Assigned task. Exactly reproduce the entries, dropping any pictures from your copy.
Segment Open
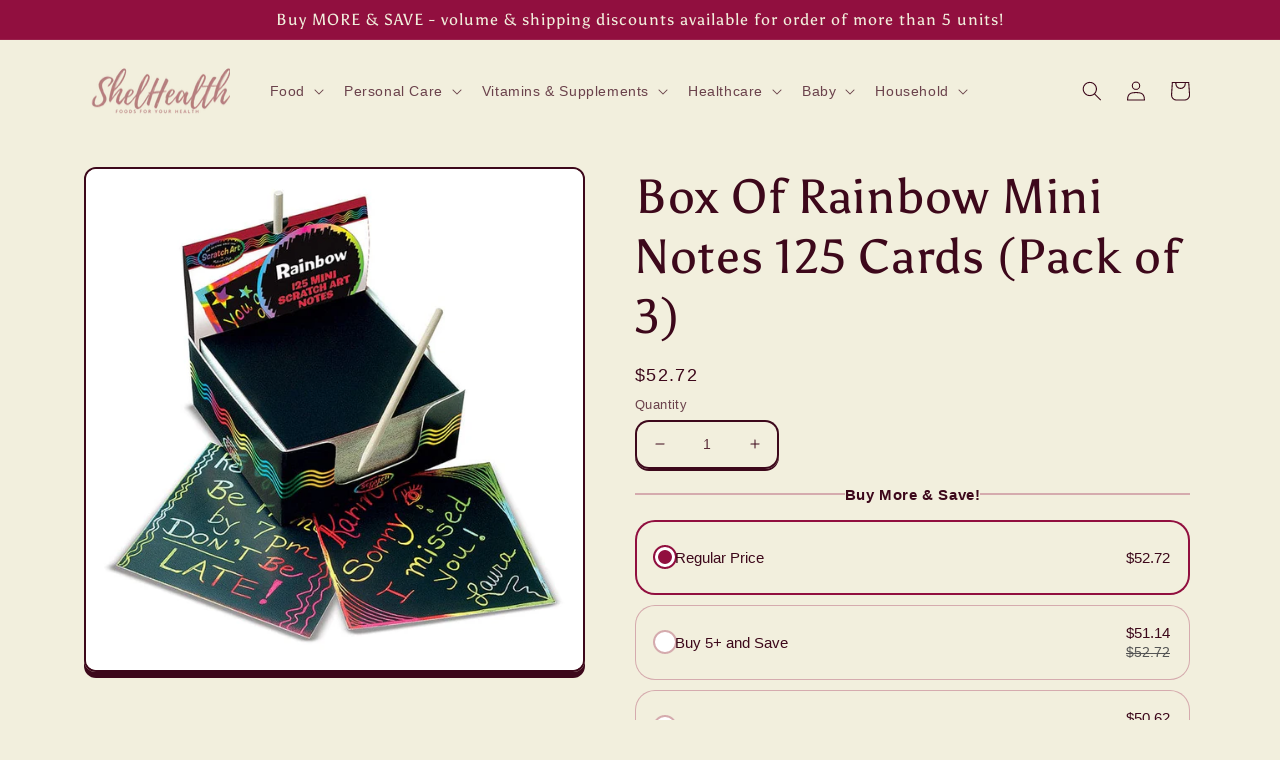

--- FILE ---
content_type: application/javascript
request_url: https://aov-boost-sales.pages.dev/scripttag/avada-offer-assets_src_locale_translations_en_json.cf228a3a3c6244cebbfc.bundle.js
body_size: -214
content:
(self.avadaOfferChunkLoader=self.avadaOfferChunkLoader||[]).push([["assets_src_locale_translations_en_json"],{676:o=>{o.exports=JSON.parse('{"dateTime":{"fewSecondAgo":"few seconds ago","secondsAgo":"seconds ago","minuteAgo":"minute ago","minutesAgo":"minutes ago","hourAgo":"hour ago","hoursAgo":"hours ago","dayAgo":"day ago","daysAgo":"days ago","monthAgo":"month ago","monthsAgo":"months ago","yearAgo":"year ago","yearsAgo":"years ago"}}')}}]);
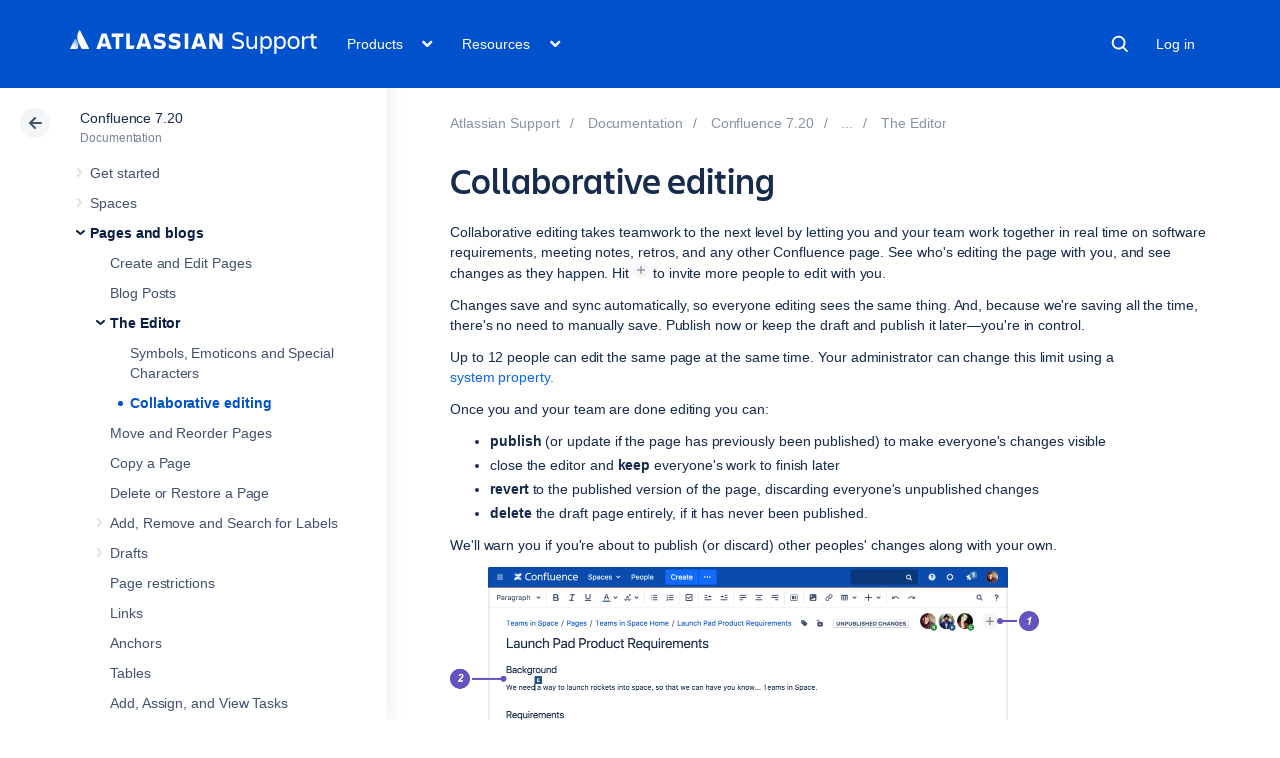

--- FILE ---
content_type: image/svg+xml
request_url: https://confluence.atlassian.com/staticassets/4.8.26/dist/common/images/back-arrow.svg
body_size: 668
content:
<?xml version="1.0" encoding="UTF-8"?>
<svg width="13px" height="12px" viewBox="0 0 13 12" version="1.1" xmlns="http://www.w3.org/2000/svg">
    <!-- Generator: Sketch 44.1 (41455) - http://www.bohemiancoding.com/sketch -->
    <title>back-arrow</title>
    <desc>Created with Sketch.</desc>
    <defs></defs>
    <g id="Page-1" stroke="none" stroke-width="1" fill="none" fill-rule="evenodd">
        <g id="back-arrow" transform="translate(1.000000, 1.000000)">
            <rect id="Rectangle-7" fill="#42526E" fill-rule="nonzero" x="0" y="4" width="12" height="2" rx="1"></rect>
            <polyline id="Path-2" stroke="#42526E" stroke-width="2" stroke-linecap="round" stroke-linejoin="round" points="5.03326416 10.0199585 0.0520800777 5.03877441 5.04854144 0.0423130528"></polyline>
        </g>
    </g>
</svg>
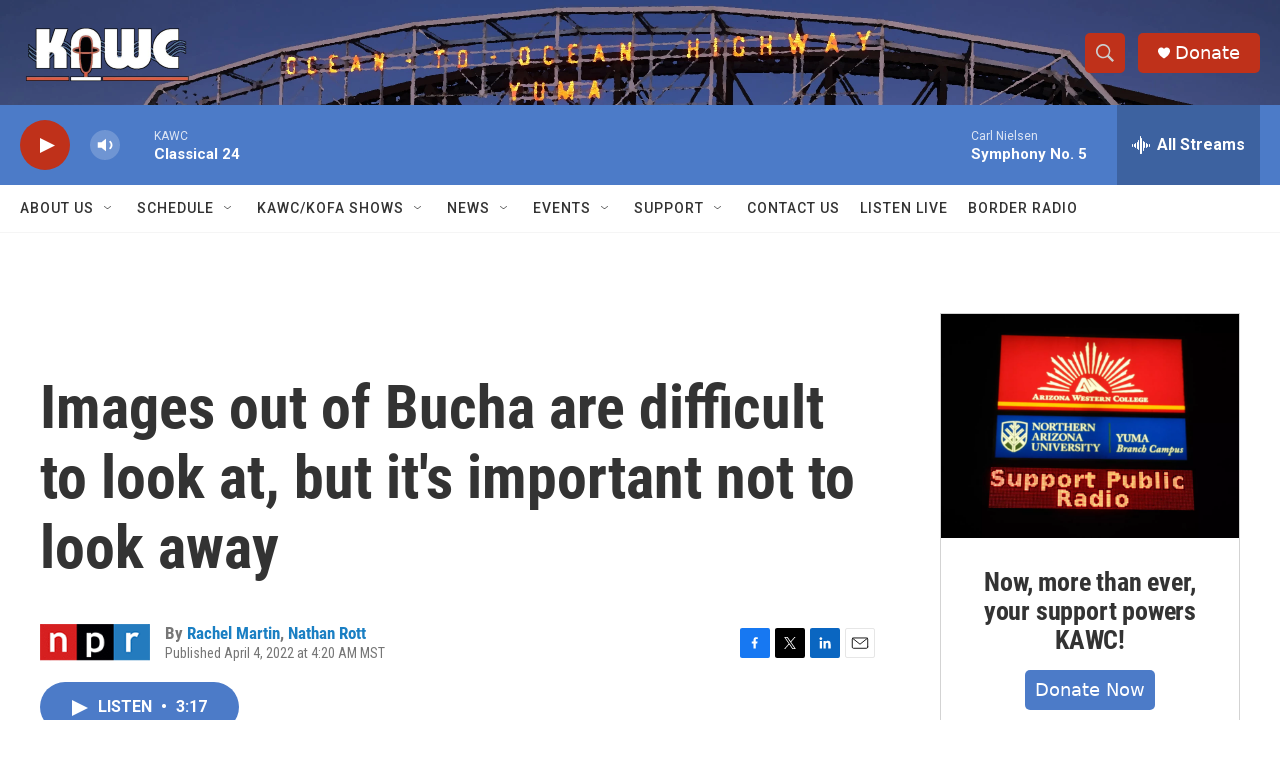

--- FILE ---
content_type: text/html; charset=utf-8
request_url: https://www.google.com/recaptcha/api2/aframe
body_size: 267
content:
<!DOCTYPE HTML><html><head><meta http-equiv="content-type" content="text/html; charset=UTF-8"></head><body><script nonce="hyllMIeJbCmxzZYdhDhjMA">/** Anti-fraud and anti-abuse applications only. See google.com/recaptcha */ try{var clients={'sodar':'https://pagead2.googlesyndication.com/pagead/sodar?'};window.addEventListener("message",function(a){try{if(a.source===window.parent){var b=JSON.parse(a.data);var c=clients[b['id']];if(c){var d=document.createElement('img');d.src=c+b['params']+'&rc='+(localStorage.getItem("rc::a")?sessionStorage.getItem("rc::b"):"");window.document.body.appendChild(d);sessionStorage.setItem("rc::e",parseInt(sessionStorage.getItem("rc::e")||0)+1);localStorage.setItem("rc::h",'1769052673772');}}}catch(b){}});window.parent.postMessage("_grecaptcha_ready", "*");}catch(b){}</script></body></html>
Segment Closed
Completed exercise.
--- FILE ---
content_type: application/javascript
request_url: https://aov-boost-sales.pages.dev/scripttag/avada-offer-assets_src_locale_translations_en_json.cf228a3a3c6244cebbfc.bundle.js
body_size: -214
content:
(self.avadaOfferChunkLoader=self.avadaOfferChunkLoader||[]).push([["assets_src_locale_translations_en_json"],{676:o=>{o.exports=JSON.parse('{"dateTime":{"fewSecondAgo":"few seconds ago","secondsAgo":"seconds ago","minuteAgo":"minute ago","minutesAgo":"minutes ago","hourAgo":"hour ago","hoursAgo":"hours ago","dayAgo":"day ago","daysAgo":"days ago","monthAgo":"month ago","monthsAgo":"months ago","yearAgo":"year ago","yearsAgo":"years ago"}}')}}]);

--- FILE ---
content_type: image/svg+xml
request_url: https://confluence.atlassian.com/staticassets/4.8.26/dist/common/images/back-arrow.svg
body_size: 668
content:
<?xml version="1.0" encoding="UTF-8"?>
<svg width="13px" height="12px" viewBox="0 0 13 12" version="1.1" xmlns="http://www.w3.org/2000/svg">
    <!-- Generator: Sketch 44.1 (41455) - http://www.bohemiancoding.com/sketch -->
    <title>back-arrow</title>
    <desc>Created with Sketch.</desc>
    <defs></defs>
    <g id="Page-1" stroke="none" stroke-width="1" fill="none" fill-rule="evenodd">
        <g id="back-arrow" transform="translate(1.000000, 1.000000)">
            <rect id="Rectangle-7" fill="#42526E" fill-rule="nonzero" x="0" y="4" width="12" height="2" rx="1"></rect>
            <polyline id="Path-2" stroke="#42526E" stroke-width="2" stroke-linecap="round" stroke-linejoin="round" points="5.03326416 10.0199585 0.0520800777 5.03877441 5.04854144 0.0423130528"></polyline>
        </g>
    </g>
</svg>

--- FILE ---
content_type: text/html; charset=utf-8
request_url: https://www.google.com/recaptcha/api2/aframe
body_size: 267
content:
<!DOCTYPE HTML><html><head><meta http-equiv="content-type" content="text/html; charset=UTF-8"></head><body><script nonce="hyllMIeJbCmxzZYdhDhjMA">/** Anti-fraud and anti-abuse applications only. See google.com/recaptcha */ try{var clients={'sodar':'https://pagead2.googlesyndication.com/pagead/sodar?'};window.addEventListener("message",function(a){try{if(a.source===window.parent){var b=JSON.parse(a.data);var c=clients[b['id']];if(c){var d=document.createElement('img');d.src=c+b['params']+'&rc='+(localStorage.getItem("rc::a")?sessionStorage.getItem("rc::b"):"");window.document.body.appendChild(d);sessionStorage.setItem("rc::e",parseInt(sessionStorage.getItem("rc::e")||0)+1);localStorage.setItem("rc::h",'1769052673772');}}}catch(b){}});window.parent.postMessage("_grecaptcha_ready", "*");}catch(b){}</script></body></html>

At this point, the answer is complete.